Most of the processing preceded fine, however I noticed that openMP was not being disabled. This was most evident when the deblender was using several hundred percent cpu. Occasionally a processing job would seed to get stuck (not get past the deblending stage, yet still using 100% cpu) even when left for 24 hours. I attached to the process using gdb and found that some numpy routine was making some openblas calls. These calls would get into a state where libopenblas ,which is compiled into numpy, was issuing calls to sleep a tread, which would then turn over control to the kernel. The kernel would complete the sleep and immediately turn control back to openblas, which would then issue a thread sleep call. This kept the cpu using 100% cpu, but no work ever got done, and the loop could not exit.
Killing the process and restarting could get the processing past the particular patch/tract that was getting stuck, but sometimes a different tract/patch would get stuck. It was not deterministic but happened several times when processing all the patches in a tract.

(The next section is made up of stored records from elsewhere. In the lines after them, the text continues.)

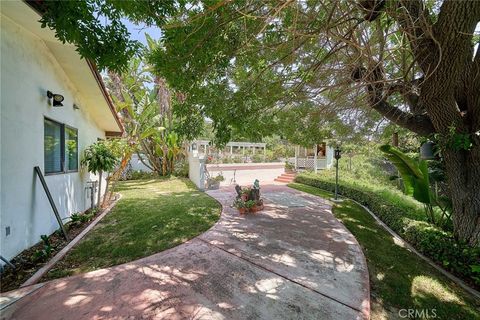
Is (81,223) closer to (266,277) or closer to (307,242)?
(266,277)

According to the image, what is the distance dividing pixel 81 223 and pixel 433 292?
8.15m

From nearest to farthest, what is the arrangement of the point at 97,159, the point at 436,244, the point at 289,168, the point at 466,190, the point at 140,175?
1. the point at 466,190
2. the point at 436,244
3. the point at 97,159
4. the point at 140,175
5. the point at 289,168

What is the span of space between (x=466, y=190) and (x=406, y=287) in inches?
99.7

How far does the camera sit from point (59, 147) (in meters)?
6.09

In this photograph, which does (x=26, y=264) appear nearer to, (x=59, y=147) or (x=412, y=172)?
(x=59, y=147)

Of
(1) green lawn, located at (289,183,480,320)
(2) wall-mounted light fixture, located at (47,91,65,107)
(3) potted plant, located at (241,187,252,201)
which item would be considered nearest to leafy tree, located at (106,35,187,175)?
(3) potted plant, located at (241,187,252,201)

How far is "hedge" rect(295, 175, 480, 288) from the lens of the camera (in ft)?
14.0

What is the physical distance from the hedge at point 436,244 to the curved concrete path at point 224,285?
1582 millimetres

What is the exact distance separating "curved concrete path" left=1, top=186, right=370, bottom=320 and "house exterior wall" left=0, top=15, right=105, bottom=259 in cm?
162

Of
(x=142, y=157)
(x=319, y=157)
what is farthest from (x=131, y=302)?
(x=319, y=157)

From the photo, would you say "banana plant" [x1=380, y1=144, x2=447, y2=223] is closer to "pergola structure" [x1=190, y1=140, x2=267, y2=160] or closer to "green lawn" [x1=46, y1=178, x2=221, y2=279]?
"green lawn" [x1=46, y1=178, x2=221, y2=279]

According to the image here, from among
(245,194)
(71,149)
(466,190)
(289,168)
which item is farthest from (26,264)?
(289,168)

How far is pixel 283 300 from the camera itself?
3.20 metres

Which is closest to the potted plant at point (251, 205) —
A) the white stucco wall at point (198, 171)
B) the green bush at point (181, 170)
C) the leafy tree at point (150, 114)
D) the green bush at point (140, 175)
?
the white stucco wall at point (198, 171)
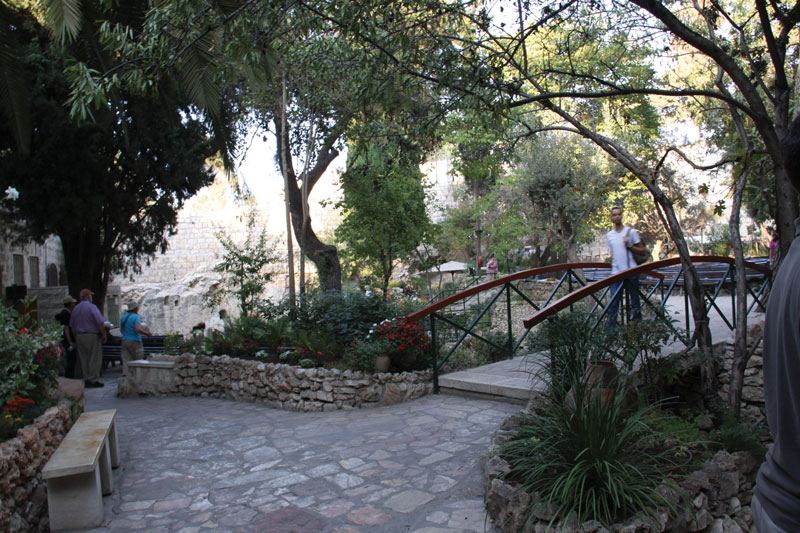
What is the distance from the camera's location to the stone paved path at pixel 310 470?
3.75 m

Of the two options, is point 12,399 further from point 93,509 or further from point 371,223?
point 371,223

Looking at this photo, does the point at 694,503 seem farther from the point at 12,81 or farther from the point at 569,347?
the point at 12,81

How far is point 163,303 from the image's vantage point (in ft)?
68.0

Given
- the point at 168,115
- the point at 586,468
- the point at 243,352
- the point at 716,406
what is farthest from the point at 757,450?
the point at 168,115

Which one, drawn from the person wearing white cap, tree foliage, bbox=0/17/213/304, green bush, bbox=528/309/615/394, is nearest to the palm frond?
tree foliage, bbox=0/17/213/304

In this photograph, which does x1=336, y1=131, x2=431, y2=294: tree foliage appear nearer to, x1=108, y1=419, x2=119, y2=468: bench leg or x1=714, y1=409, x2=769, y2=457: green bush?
x1=108, y1=419, x2=119, y2=468: bench leg

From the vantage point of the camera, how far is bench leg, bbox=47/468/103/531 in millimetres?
3768

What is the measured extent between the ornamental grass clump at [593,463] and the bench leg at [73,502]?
9.30 feet

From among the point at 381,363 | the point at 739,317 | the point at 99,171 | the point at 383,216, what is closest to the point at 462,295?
the point at 381,363

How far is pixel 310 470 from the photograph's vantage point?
4688 mm

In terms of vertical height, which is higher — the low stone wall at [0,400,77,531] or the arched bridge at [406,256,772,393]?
Result: the arched bridge at [406,256,772,393]

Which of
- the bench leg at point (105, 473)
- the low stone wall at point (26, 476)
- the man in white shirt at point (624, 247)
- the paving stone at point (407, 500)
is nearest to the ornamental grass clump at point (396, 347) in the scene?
the man in white shirt at point (624, 247)

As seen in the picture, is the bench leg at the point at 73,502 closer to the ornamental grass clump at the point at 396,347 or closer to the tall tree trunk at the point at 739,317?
the ornamental grass clump at the point at 396,347

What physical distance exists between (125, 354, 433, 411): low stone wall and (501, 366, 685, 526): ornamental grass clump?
302 centimetres
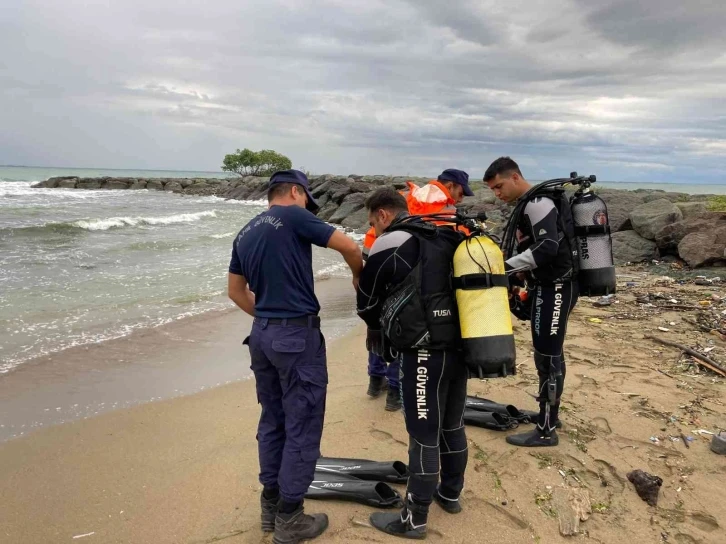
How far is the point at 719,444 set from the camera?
3.85m

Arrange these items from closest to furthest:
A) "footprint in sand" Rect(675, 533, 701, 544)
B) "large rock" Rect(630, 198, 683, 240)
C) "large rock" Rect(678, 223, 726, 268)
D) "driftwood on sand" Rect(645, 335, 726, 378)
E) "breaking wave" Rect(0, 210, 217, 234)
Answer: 1. "footprint in sand" Rect(675, 533, 701, 544)
2. "driftwood on sand" Rect(645, 335, 726, 378)
3. "large rock" Rect(678, 223, 726, 268)
4. "large rock" Rect(630, 198, 683, 240)
5. "breaking wave" Rect(0, 210, 217, 234)

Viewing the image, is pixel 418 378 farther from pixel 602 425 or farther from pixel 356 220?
pixel 356 220

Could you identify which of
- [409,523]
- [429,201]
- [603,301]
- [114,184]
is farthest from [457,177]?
[114,184]

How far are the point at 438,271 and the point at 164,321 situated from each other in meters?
6.22

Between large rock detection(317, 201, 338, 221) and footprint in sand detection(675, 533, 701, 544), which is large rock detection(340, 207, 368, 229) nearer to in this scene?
large rock detection(317, 201, 338, 221)

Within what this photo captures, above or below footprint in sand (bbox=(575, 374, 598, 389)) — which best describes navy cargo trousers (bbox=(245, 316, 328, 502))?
above

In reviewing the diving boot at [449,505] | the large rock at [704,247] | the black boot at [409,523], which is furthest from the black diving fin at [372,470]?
the large rock at [704,247]

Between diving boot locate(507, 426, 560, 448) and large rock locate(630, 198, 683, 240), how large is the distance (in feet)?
32.6

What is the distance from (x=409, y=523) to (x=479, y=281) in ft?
4.92

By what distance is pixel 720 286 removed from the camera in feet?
29.2

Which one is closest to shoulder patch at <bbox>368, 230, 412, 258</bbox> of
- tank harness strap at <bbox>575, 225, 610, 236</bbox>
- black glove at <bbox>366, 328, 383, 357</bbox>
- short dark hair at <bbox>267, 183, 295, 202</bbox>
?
black glove at <bbox>366, 328, 383, 357</bbox>

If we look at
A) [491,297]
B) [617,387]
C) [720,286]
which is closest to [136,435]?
[491,297]

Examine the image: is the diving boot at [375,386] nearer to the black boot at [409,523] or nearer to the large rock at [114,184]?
the black boot at [409,523]

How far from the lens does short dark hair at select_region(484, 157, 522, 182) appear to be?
3.83 m
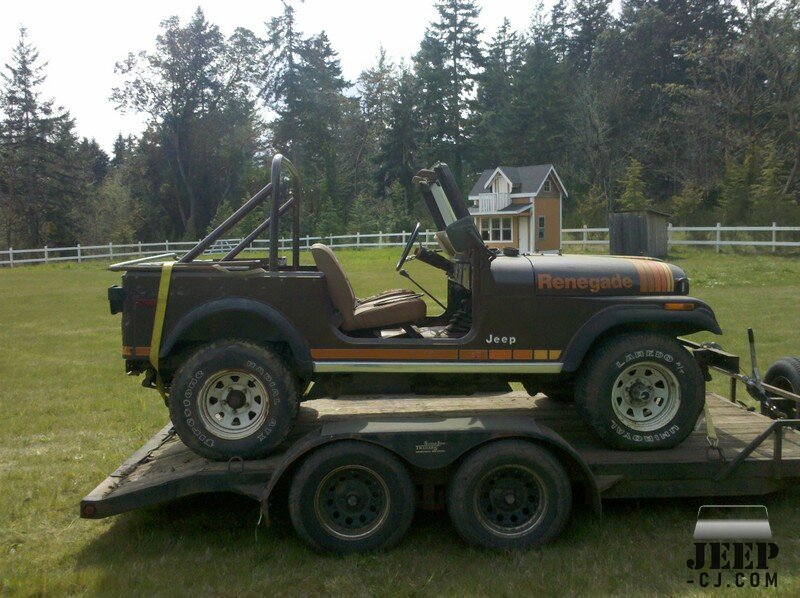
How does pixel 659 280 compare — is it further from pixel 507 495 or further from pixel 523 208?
pixel 523 208

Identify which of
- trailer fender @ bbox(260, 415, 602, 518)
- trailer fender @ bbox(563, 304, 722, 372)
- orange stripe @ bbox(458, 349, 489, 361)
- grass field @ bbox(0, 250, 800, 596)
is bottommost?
grass field @ bbox(0, 250, 800, 596)

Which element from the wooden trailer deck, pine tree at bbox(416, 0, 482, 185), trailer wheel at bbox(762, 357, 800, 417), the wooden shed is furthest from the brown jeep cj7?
pine tree at bbox(416, 0, 482, 185)

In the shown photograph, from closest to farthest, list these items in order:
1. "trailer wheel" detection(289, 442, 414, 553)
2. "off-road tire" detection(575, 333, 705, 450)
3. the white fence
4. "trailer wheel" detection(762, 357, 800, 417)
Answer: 1. "trailer wheel" detection(289, 442, 414, 553)
2. "off-road tire" detection(575, 333, 705, 450)
3. "trailer wheel" detection(762, 357, 800, 417)
4. the white fence

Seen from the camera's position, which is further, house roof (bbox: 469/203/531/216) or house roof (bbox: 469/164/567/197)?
house roof (bbox: 469/164/567/197)

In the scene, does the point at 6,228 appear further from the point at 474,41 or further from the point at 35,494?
the point at 35,494

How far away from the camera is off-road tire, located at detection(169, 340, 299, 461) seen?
15.9 feet

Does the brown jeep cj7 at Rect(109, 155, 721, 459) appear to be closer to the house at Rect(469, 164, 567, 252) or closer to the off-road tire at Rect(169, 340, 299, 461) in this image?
the off-road tire at Rect(169, 340, 299, 461)

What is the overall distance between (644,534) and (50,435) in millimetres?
5491

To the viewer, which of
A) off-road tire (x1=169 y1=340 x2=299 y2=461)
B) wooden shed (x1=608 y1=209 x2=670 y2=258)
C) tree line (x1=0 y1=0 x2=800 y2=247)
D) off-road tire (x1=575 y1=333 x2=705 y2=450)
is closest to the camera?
off-road tire (x1=169 y1=340 x2=299 y2=461)

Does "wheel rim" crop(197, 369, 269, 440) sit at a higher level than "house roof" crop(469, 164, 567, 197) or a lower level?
lower

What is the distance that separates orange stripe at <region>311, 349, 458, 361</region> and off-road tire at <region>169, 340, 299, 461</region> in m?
0.30

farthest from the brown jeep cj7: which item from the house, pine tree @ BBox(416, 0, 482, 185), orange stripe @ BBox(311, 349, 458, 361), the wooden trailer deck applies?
pine tree @ BBox(416, 0, 482, 185)

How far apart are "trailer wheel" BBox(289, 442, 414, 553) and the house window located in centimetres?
3524

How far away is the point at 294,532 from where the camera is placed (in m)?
4.86
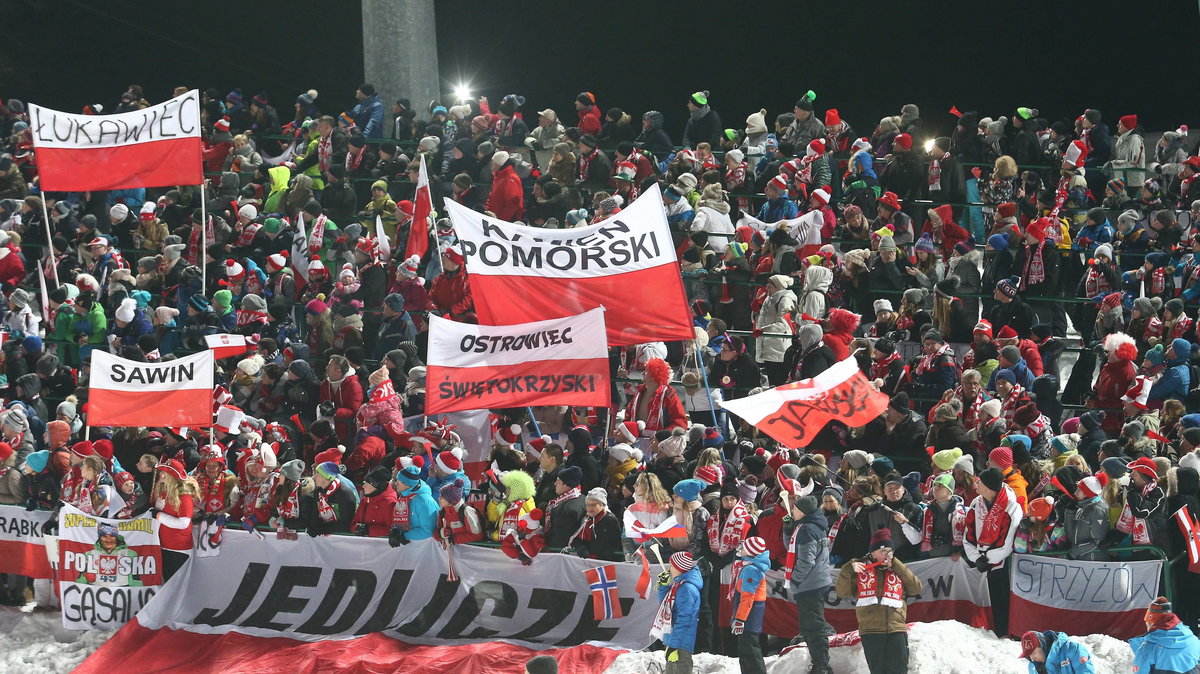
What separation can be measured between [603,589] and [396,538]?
5.78 feet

Some relevant lines from the traceback when the program was in the sleep loop are below:
#0 0x00007fa6496d0e47 in sched_yield ()
|
at ../sysdeps/unix/syscall-template.S:81
|
#1 0x00007fa63ddbf365 in exec_blas_async_wait ()
|
from /software/lsstsw/stack/Linux64/miniconda2/3.19.0.lsst4/bin/../lib/libopenblas.so
|
#2 0x00007fa63ddbfa02 in exec_blas ()
|
from /software/lsstsw/stack/Linux64/miniconda2/3.19.0.lsst4/bin/../lib/libopenblas.so
|
#3 0x00007fa63ddbfd9d in blas_level1_thread ()
|
from /software/lsstsw/stack/Linux64/miniconda2/3.19.0.lsst4/bin/../lib/libopenblas.so
|
An obvious workaround for this is to simply disable multiple threads even when running only in a single process. This seems like it might be the right thing to do anyway, since we might expect contention between multiple users running pipeline jobs, or a single user running multiple pipeline jobs, even if each of those jobs is only a single process. Paul Price, this seems like something you probably know & care about.